Maman опять приостановилась и, еще более удивляясь, сказала:
- Мой сын! но откуда тебе это все известно?
- От самой Христи, maman.
- От самой Христи? Я думала, что ты так проницателен, - и хотела сказать, что ты, может быть, ошибаешься, но если Христя тебе сама сказала...
- Да; она мне это сказала.
- Ну, в таком случае ты знаешь гораздо более, чем я, - отозвалась maman - и она мне показалась в эту минуту чрезвычайно жалкою, как будто для нее в жизни все кончено и она отрешена от нее. Так она была чутка и так немного надо было, чтобы причинять ей чувствительнейшие раны.
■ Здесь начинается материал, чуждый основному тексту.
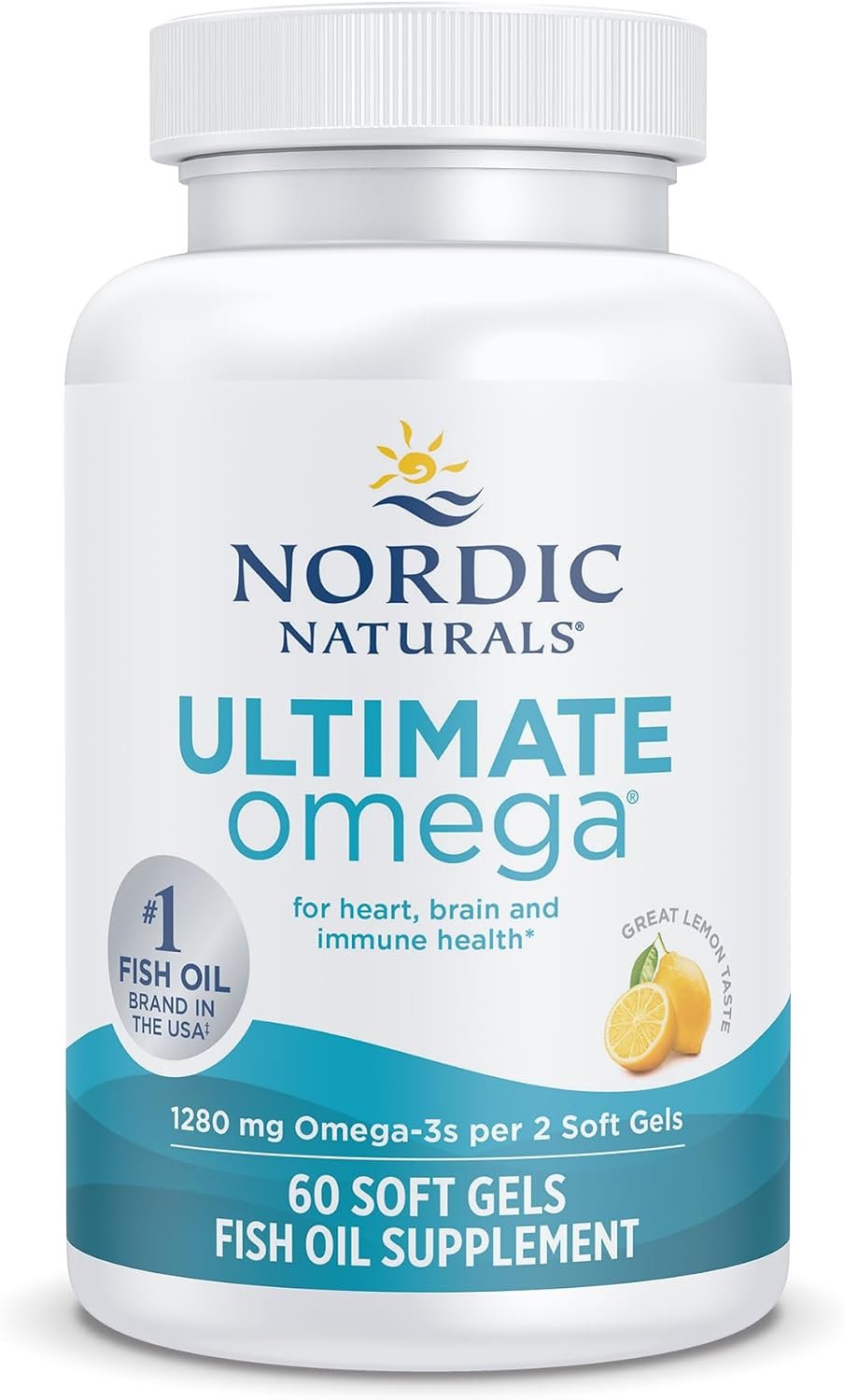 Nordic Naturals Ultimate Omega, 1280mg Omega-3 Fish Oil, Lemon – 60 Count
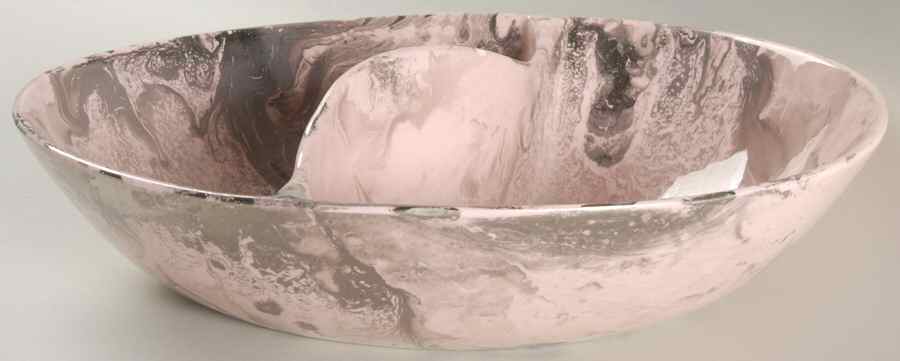 Surf Ballet (Pink & Platinum) 10" Oval Divided Vegetable Bowl by Sascha Brastoff-1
Тут вскоре была Сержева свадьба, на которой maman не была по причине ее весьма основательной болезни; но, однако, мы об этой свадьбе имели самые подробные сведения от друга моего Пенькновского: он попал туда как-то в качестве ловкого танцора и оказался большим наблюдателем, а также талантливым, и притом весьма правдивым, рассказчиком. Принесенный им к нам отчет был так полон, что мы знали все, начиная от мелочей столового меню до путешествия Пенькновского под стол, что случилось с ним будто бы в жару танцев и не по его, конечно, воле, а потому что он разлетелся, и у него лопнула штрипка, и он упал. О женихе и невесте он не говорил ни слова - и это было очень удобно: Христя, слушавшая рассказ Пенькновского о его падении под стол, помирала со смеха, точно все это было не на Сержевой свадьбе. Так все это прекрасно разыгрывалось, что лучше и желать было невозможно. Молодые уехали в деревню, потом переехали в город, и снова откочевали на лето в деревню, и опять появились на зиму в город. Ушли два года, в течение которых утекло немало воды: Христя постарела, пожелтела и поблекла; у меня вокруг всего лица засел мягкий, но густой пушок, довольно красиво оттенявший мои смуглые щеки; а кто более всех и выгоднее всех изменился в эти года, так это Пенькновский; он стал атлет и красавец, приобрел себе массу знакомств и усвоил большую обходительность. Меня он считал самым жалким ничтожеством и, обращаясь со мною свысока, обыкновенно подавал мне два пальца. Христю не только не тревожили, но даже, по-видимому, вовсе не занимали странные известия, которые начал доставлять нам из дома Сержа Пенькновский, имевший счастие обратить на себя внимание Сержевой матери и учинившийся у нее каким-то секретарем фактотумом. Пенькновский доносил, что дела у молодых пошли неладно, что супруга Сержа своевольна, зла, капризна и самовластна.